Coolness may, a thousand years from now, be remembered a short-lived genetic defect. Don't let it get you down.

Oct. 27th, 2006 04:29 pm (UTC)
OT comment
Just want to say that I love your Space Opera song!
Oct. 27th, 2006 05:44 pm (UTC)
Not so much a direct comment as a comment on topics in the thread. I tend to think that -- very much like the phrase "politically correct" -- the phrase "cool kids" becomes problematic at the moment that it stops being ironic self-deprecating humor and it starts being intended as literal description. But as you suggest, a lot of people in fandom have deep wells of ancient pain, and what began in light humor still cuts too close to the bone for many. Once buckets start going down into the well, there's still a lot of pain to slosh around. (I sloshed a bit around myself yesterday -- breaking a self-made vow not to visit that well any more.) I may ponder some of the less hazardous side-topics in my own journal further.
Oct. 27th, 2006 08:17 pm (UTC)
In high school I belonged to multiple cliques (this IS possible, if you attend a HS with more than 5000 students) some of them were "cool" and some of them (gaming club, chess club, debate)were NOT. 20+ years later, guess who I still talk to? and who the most successful people are? Not the "cool kids", I can tell you.

I realize the seeds of your discontent are sown in the filk field, an area of fandom I have never been involved in, other than to listen to one of my friends sing, more becaue they were my friend than from any actual interest in the music.

But the filk community cannot be SO different from any of the other fannish "clubs" - GT, DI, etc. All of them have subgroups and politics. At some point you just have to say "fuck it, I don't care what these people think" and just do your thing, and them that likes ya, likes ya. And them that DOESN'T like ya, can shove a hungry pirhana up their ass.

For what it's worth, I think you and Bill are phenomenally talented people. YOU, specifically, have lots of gifts - the music, the crafts, the humor, the acting - and those are just the PUBLIC facing gifts.

The truly important ones, such as how well you treat people, even when they don't deserve it, and how you dote on the people you care about, will never win public acclaim, but make you a good friend, a good wife to Bill, and soon will make you a good mom to your child.

Regardless of what the filk community thinks of you, know that you have a LOT of folks that think you're Damn Cool.
Oct. 27th, 2006 11:27 pm (UTC)
I'm not involved with filk, and I've even been uninvolved with fandom for some time, although I'm working on that. I could throw in "me too"s with all the people who have said they didn't belong to some grouping of cool at some time. But this isn't about me.

It's about one of the most beautiful (inside and out), amazing, incredibly talented, sweet, energetic (yes!), funny, and even outgoing women I have ever had the GREAT pleasure to know.

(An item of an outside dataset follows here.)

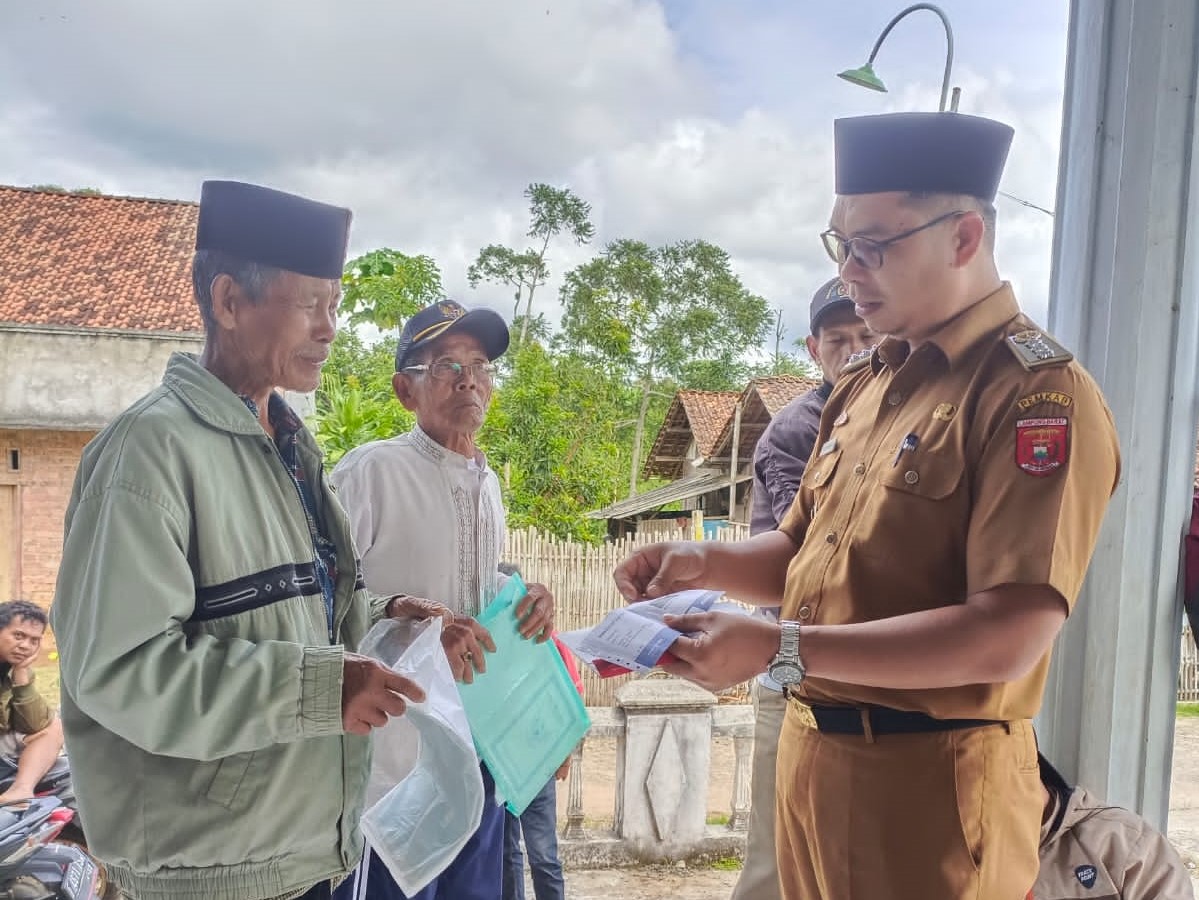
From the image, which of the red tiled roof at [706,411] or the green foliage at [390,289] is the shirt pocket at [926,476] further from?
the red tiled roof at [706,411]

I will stop and chat with you in the hall at a con anytime, any day. Heck, I'll seek you out, and have.

Having said that - in another month, you will have someone in your life that will make this all seem significantly less important. Not because you're going to be busier than you ever imagined. Not because you will be sleep deprived. Not because you will be staring at you favorite shirt wondering if it's possible to get Apple Sweet Potato out of silk. But because when that person looks at you, you will realize that, to them, you are the most beautiful, amazing, incredibly talented, sweet, energetic (yes!), funny, and even outgoing woman ever. And you will realize that you are the center - the very center - of their universe.

And when they get a little older, and their world expands, you still will be. And I - and many other people that I admire and respect - will still seek you out.
Oct. 28th, 2006 12:05 am (UTC)
Geez, I seem to be really out of the loop here. Gretchen's gonna be a Mom? WOW!!!!!! *BOUNCE BOUNCE BOUNCE* That's SO COOL! Congratulations!